══ EXTRACTED ENTRIES ══
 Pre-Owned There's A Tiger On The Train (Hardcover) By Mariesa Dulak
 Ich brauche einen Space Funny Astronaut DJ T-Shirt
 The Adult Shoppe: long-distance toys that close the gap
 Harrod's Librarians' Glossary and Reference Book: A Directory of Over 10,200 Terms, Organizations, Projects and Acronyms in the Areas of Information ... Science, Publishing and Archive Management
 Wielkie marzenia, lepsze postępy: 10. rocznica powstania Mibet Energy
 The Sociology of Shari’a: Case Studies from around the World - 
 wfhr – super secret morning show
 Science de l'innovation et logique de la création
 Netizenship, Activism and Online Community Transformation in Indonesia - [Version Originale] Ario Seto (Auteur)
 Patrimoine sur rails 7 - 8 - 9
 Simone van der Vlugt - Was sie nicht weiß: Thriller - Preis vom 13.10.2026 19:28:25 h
═══
→ DIRECTIONS
Output the records above in their entirety, exactly.

→ OUTPUT OF THE EXERCISE
 Pre-Owned There's A Tiger On The Train (Hardcover) By Mariesa Dulak
 Ich brauche einen Space Funny Astronaut DJ T-Shirt
 The Adult Shoppe: long-distance toys that close the gap
 Harrod's Librarians' Glossary and Reference Book: A Directory of Over 10,200 Terms, Organizations, Projects and Acronyms in the Areas of Information ... Science, Publishing and Archive Management
 Wielkie marzenia, lepsze postępy: 10. rocznica powstania Mibet Energy
 The Sociology of Shari’a: Case Studies from around the World - 
 wfhr – super secret morning show
 Science de l'innovation et logique de la création
 Netizenship, Activism and Online Community Transformation in Indonesia - [Version Originale] Ario Seto (Auteur)
 Patrimoine sur rails 7 - 8 - 9
 Simone van der Vlugt - Was sie nicht weiß: Thriller - Preis vom 13.10.2026 19:28:25 h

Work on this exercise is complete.